Segment Anything Model 2 (SAM 2)

Updated 27 December 2025

SAM 2 is a promptable visual segmentation model that unifies image and video segmentation using a streaming-memory transformer architecture.
The model introduces a hierarchical image encoder and a memory bank mechanism to support real-time, accurate segmentation across diverse benchmarks.
Practical deployments, including 3D Slicer plugins and integration with object detectors, demonstrate SAM 2’s adaptability in biomedical and remote sensing applications.

Segment Anything Model 2 (SAM 2) is a foundation model developed by Meta AI for promptable visual segmentation in both static images and videos. SAM 2 extends the original Segment Anything Model (SAM), introducing a streaming-memory transformer architecture and a new paradigm for temporal and multi-frame interactive segmentation. It utilizes advanced memory mechanisms, comprehensive pretraining at scale, and an interactive data engine to achieve state-of-the-art performance across diverse segmentation tasks in both natural and specialized domains.

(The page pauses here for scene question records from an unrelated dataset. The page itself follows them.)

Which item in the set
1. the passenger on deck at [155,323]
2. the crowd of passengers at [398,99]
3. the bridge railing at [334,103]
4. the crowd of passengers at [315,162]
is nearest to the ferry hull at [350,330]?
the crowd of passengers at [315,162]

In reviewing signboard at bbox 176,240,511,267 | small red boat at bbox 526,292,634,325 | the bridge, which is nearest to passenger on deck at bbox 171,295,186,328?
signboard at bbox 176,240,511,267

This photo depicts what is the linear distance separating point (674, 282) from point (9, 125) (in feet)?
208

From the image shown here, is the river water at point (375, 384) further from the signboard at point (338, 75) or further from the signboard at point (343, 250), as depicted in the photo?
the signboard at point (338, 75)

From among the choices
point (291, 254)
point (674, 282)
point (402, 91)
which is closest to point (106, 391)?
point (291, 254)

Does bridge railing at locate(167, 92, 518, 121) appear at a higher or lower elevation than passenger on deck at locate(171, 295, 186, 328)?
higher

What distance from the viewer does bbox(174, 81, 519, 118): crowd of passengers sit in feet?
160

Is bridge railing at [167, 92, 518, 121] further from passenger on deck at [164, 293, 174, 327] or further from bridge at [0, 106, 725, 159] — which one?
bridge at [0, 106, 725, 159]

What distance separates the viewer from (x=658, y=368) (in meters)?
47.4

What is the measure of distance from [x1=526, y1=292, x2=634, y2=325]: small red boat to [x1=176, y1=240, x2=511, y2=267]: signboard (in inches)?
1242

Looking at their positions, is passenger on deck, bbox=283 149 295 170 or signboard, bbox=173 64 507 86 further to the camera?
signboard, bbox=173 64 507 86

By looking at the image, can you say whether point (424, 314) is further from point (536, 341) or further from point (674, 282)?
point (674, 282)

1. Architectural Innovations

SAM 2 unifies prompt-driven segmentation in images and videos through a modular transformer-based system. Key architectural enhancements over SAM include:

Hierarchical Image Encoder (Hiera): Replaces the single-scale ViT backbone of SAM 1 with a four-stage MAE-pretrained Hiera encoder, producing multi-scale features at strides 4, 8, 16, and 32. Fine-resolution outputs directly enter mask upsampling, while coarse features form the memory path (Ravi et al., 1 Aug 2024, Geetha et al., 12 Aug 2024).
Streaming Memory Bank: At each timestep, SAM 2 processes a frame, attends to a memory bank of the previous N=6 unprompted frames and M=1 prompted frames (storing spatial maps and pointer vectors), and maintains temporal consistency via cross-attention with memory tokens (Ravi et al., 1 Aug 2024).
Memory Encoder and Attention: For each frame t, SAM 2 encodes the predicted mask $\widehat Y_t$ and image features into a memory entry $M_t$ , which is appended to the memory bank. During inference or training, L=4 transformer blocks implement memory-equipped cross-attention with RoPE positional encoding (Ravi et al., 1 Aug 2024).
Prompt Encoder and Mask Decoder: The prompt encoder handles points, boxes, masks, or text, projecting them as prompt tokens. The mask decoder integrates image, prompt, and memory-conditioned features via cross-attention to output multiple candidate masks and per-frame visibility scores (Ravi et al., 1 Aug 2024).
Occlusion Head: Introduces an explicit occlusion prediction scalar $s_t\in[0,1]$ to indicate object presence in each frame.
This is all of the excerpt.